Members of Alberta’s United Conservative Party (UCP) said they left the House during second reading of a controversial abortion-related bill Tuesday night because they were heckled.
UCP MLAs left during the debate over Bill 9, which is meant to establish no-go zones for protesters around abortion clinics.
“We heard language that was extremely vulgar, very much so attacking myself as the member from Airdrie,” said UCP MLA Angela Pitt, who gave a speech about her opposition to the bill before MLAs walked out.
“It’s just really unbecoming of decorum there in the Legislature. I said my piece. It’s on the record.”
UCP Leader Jason Kenney responded to questions from reporters about the move on Wednesday afternoon.
“I’ve said when the other side tries to be provocative and shout insults, just don’t respond and if necessary, get out of the chamber for a while until things calm down,” he said.
Health Minister Sarah Hoffman said she did not realize UCP members would be abstaining from the debate.
“I think a lot of Alberta women have issues that they want to know their elected officials are hearing and responding to,” Hoffman said.
That sentiment was echoed by Alberta Party MLA Greg Clark, who said the move by UCP MLAs was not surprising.
“It’s totally inappropriate. Regardless of what you think of the issue, your job as an MLA is to be in the House. That’s your job,” he said.
“You don’t need to agree with everything the government does. Your job is to represent the constituents and you can’t do that if you’re outside the Legislature.”
The NDP government said incidents of patients being intimidated and harassed at the clinics is on the rise. The legislation would keep protesters at least 50 metres back from the clinics and make it illegal for demonstrators to record video and audio and to take photos of people coming and going.

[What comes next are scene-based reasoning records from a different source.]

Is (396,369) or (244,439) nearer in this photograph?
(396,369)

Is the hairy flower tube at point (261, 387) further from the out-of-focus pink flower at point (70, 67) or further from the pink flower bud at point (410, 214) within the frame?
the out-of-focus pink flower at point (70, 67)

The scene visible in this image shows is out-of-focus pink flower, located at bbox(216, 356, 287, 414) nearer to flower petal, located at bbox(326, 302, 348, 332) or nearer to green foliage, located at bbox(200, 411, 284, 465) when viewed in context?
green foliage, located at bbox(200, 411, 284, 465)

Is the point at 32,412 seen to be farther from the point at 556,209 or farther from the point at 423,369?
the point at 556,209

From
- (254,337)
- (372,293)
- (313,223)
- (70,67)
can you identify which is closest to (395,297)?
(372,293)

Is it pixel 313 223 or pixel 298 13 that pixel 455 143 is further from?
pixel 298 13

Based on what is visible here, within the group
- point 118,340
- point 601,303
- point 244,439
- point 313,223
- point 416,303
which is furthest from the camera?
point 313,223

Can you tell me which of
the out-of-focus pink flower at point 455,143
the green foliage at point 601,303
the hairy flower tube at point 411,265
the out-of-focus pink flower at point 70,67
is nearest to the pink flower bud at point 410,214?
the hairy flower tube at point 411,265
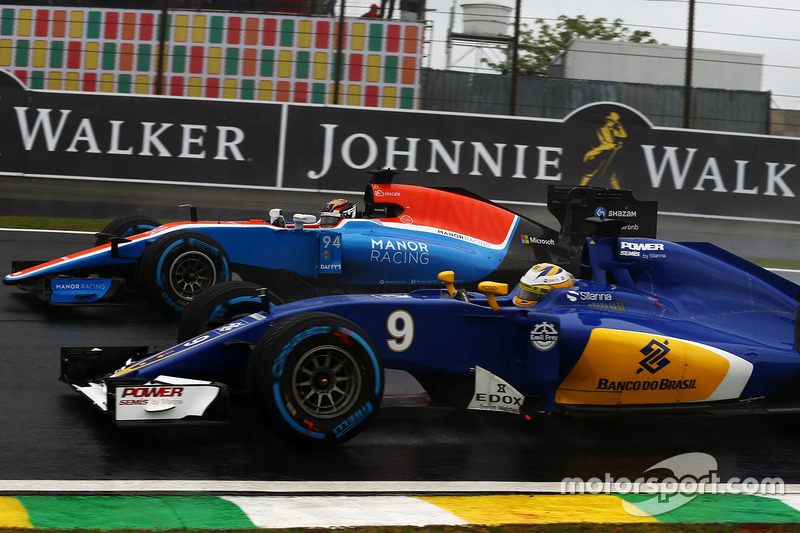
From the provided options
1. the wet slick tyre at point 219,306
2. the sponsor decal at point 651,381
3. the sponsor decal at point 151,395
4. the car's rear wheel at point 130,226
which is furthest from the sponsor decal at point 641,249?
the car's rear wheel at point 130,226

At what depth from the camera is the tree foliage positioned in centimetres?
1453

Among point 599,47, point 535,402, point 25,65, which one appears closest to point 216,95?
point 25,65

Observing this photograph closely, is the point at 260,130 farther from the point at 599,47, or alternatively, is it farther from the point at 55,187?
the point at 599,47

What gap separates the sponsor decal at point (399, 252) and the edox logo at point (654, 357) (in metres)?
3.74

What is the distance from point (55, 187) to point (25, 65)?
3.34 m

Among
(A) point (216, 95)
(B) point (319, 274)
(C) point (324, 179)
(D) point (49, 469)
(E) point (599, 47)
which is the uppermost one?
(E) point (599, 47)

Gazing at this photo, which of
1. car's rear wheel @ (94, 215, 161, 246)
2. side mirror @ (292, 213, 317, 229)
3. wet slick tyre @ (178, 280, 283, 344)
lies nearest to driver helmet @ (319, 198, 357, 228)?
side mirror @ (292, 213, 317, 229)

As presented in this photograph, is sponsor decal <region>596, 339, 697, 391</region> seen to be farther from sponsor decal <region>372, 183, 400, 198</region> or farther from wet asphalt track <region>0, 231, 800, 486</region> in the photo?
sponsor decal <region>372, 183, 400, 198</region>

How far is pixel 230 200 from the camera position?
1345cm

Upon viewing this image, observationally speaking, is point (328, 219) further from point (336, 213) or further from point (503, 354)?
point (503, 354)

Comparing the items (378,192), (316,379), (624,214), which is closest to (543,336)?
(316,379)

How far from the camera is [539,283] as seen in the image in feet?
19.2

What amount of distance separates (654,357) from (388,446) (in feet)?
5.40
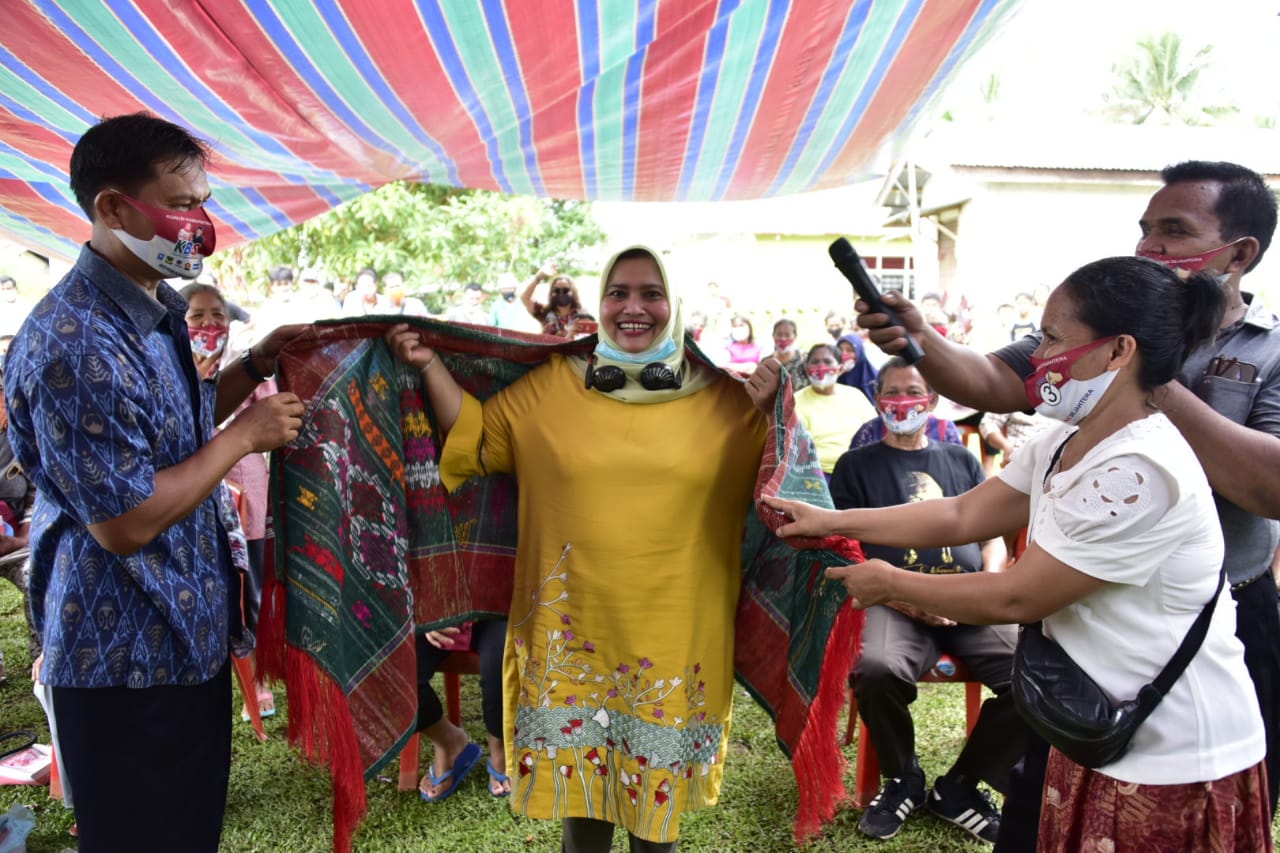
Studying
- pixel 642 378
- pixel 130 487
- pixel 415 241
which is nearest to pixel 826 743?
pixel 642 378

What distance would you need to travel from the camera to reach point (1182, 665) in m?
1.69

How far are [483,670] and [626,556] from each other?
1.38m

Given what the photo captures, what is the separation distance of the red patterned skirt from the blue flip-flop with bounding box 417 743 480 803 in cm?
254

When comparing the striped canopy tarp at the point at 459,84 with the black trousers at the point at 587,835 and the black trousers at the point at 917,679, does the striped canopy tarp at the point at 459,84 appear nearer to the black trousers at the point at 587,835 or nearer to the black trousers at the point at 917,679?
the black trousers at the point at 917,679

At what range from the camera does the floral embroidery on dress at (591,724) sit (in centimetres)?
234

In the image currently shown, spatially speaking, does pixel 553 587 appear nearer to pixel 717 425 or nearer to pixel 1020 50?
pixel 717 425

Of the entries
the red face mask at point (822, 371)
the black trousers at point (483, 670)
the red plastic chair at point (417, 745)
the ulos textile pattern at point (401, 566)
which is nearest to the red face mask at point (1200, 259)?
the ulos textile pattern at point (401, 566)

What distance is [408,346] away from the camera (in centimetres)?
239

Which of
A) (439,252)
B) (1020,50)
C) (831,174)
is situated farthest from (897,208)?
(1020,50)

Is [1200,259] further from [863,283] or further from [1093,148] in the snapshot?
[1093,148]

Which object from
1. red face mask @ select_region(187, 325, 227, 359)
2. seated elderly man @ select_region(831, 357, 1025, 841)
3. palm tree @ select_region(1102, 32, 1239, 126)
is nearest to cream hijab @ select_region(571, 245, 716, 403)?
seated elderly man @ select_region(831, 357, 1025, 841)

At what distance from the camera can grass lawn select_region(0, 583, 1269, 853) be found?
3.30 metres

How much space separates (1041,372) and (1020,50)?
48145 mm

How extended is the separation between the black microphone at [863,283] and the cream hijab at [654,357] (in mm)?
452
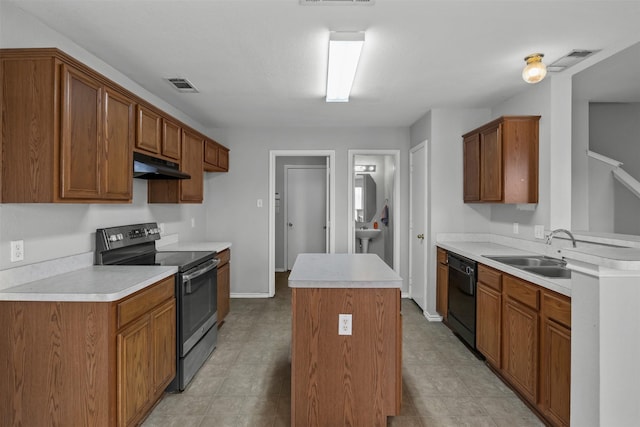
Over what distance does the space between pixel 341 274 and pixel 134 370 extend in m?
1.30

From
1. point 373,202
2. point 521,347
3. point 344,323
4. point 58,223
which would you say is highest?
point 373,202

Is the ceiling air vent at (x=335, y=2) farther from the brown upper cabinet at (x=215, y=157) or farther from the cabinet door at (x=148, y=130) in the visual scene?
the brown upper cabinet at (x=215, y=157)

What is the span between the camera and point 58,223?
81.6 inches

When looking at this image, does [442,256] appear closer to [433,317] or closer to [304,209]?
[433,317]

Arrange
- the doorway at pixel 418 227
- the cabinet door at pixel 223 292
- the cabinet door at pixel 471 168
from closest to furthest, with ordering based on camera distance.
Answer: the cabinet door at pixel 471 168
the cabinet door at pixel 223 292
the doorway at pixel 418 227

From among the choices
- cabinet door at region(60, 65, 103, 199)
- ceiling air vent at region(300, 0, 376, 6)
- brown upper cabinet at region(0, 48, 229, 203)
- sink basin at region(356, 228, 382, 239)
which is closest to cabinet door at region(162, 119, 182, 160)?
brown upper cabinet at region(0, 48, 229, 203)

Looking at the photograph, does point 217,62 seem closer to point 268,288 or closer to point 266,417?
point 266,417

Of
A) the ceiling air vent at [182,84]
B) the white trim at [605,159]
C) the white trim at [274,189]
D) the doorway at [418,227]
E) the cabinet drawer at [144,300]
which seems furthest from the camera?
the white trim at [274,189]

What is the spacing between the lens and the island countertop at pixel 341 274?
187cm

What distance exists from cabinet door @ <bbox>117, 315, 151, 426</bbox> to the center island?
0.89 metres

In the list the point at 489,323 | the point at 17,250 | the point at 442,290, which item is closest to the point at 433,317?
the point at 442,290

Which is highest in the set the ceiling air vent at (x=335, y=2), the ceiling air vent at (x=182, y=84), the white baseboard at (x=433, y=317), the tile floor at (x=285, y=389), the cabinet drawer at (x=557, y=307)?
the ceiling air vent at (x=182, y=84)

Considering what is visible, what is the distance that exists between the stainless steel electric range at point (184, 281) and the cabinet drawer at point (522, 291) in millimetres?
2362

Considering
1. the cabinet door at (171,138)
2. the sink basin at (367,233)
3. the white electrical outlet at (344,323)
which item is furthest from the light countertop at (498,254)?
the cabinet door at (171,138)
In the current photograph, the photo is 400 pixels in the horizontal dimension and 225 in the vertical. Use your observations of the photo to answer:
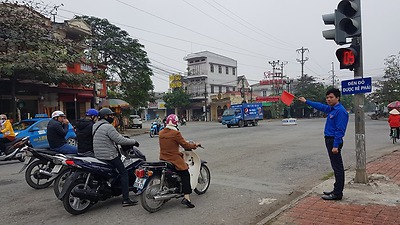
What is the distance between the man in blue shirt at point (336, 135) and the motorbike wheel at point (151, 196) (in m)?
2.77

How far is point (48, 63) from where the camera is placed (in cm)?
1584

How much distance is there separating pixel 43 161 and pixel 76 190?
239 centimetres

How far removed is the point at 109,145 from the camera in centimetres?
532

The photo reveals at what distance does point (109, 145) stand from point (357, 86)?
15.1 feet

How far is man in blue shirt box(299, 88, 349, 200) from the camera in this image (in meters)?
5.11

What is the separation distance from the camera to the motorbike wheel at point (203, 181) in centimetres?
607

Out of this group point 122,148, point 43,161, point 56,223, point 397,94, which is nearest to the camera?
point 56,223

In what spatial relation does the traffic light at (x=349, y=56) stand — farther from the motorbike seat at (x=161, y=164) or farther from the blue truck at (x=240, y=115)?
the blue truck at (x=240, y=115)

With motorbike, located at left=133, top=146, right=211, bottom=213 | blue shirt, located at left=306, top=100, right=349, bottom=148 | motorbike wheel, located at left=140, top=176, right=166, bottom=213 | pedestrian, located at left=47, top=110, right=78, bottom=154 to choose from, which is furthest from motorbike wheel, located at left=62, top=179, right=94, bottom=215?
blue shirt, located at left=306, top=100, right=349, bottom=148

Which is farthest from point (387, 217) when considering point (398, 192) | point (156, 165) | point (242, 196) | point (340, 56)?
point (156, 165)

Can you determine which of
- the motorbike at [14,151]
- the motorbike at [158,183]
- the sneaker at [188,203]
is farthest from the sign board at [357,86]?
the motorbike at [14,151]

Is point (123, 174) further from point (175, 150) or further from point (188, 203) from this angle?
point (188, 203)

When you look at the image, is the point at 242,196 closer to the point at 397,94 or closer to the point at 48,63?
the point at 48,63

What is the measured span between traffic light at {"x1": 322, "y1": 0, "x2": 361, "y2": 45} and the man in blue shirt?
3.78ft
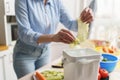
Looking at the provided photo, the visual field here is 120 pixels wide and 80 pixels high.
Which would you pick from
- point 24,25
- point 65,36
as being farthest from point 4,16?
point 65,36

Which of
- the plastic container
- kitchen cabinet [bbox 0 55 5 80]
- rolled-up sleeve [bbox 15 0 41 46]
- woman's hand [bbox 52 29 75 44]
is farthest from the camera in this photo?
kitchen cabinet [bbox 0 55 5 80]

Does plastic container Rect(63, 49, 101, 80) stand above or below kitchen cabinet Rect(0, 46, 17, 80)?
above

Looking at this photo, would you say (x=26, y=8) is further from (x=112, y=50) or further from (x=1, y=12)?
(x=1, y=12)

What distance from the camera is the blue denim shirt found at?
1.10 meters

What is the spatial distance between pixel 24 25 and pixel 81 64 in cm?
45

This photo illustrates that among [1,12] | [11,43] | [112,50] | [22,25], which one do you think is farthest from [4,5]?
[112,50]

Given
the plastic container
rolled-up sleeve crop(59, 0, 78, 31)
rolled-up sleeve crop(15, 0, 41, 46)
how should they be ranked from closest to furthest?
the plastic container
rolled-up sleeve crop(15, 0, 41, 46)
rolled-up sleeve crop(59, 0, 78, 31)

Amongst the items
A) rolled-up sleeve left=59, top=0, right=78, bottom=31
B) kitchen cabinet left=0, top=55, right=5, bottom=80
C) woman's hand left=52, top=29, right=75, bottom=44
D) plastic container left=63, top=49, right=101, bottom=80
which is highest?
rolled-up sleeve left=59, top=0, right=78, bottom=31

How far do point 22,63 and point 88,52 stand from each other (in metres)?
0.51

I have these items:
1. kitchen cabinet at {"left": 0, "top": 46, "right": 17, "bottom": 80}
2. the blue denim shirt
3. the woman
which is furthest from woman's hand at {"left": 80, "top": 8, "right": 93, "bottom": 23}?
kitchen cabinet at {"left": 0, "top": 46, "right": 17, "bottom": 80}

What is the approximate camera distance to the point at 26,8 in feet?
3.88

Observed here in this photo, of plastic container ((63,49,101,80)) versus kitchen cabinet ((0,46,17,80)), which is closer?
plastic container ((63,49,101,80))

Members of the UCP said the debate over Bill 9 is merely a distraction from the bigger picture.
“I’ve never heard anything in regards to this in the three years I’ve been an elected official,” Pitt said. “It would certainly be accurate to say this government is definitely using this as a political tool against the official opposition.”
Kenney shot down the idea that the UCP is not concerned about women’s safety and reiterated that the party would not debate the bill.
“We don’t want to allow the NDP to deflect attention from the pressing issues that the vast majority of Albertans thinks we should be focusing on: jobs, the economy,” Kenney said.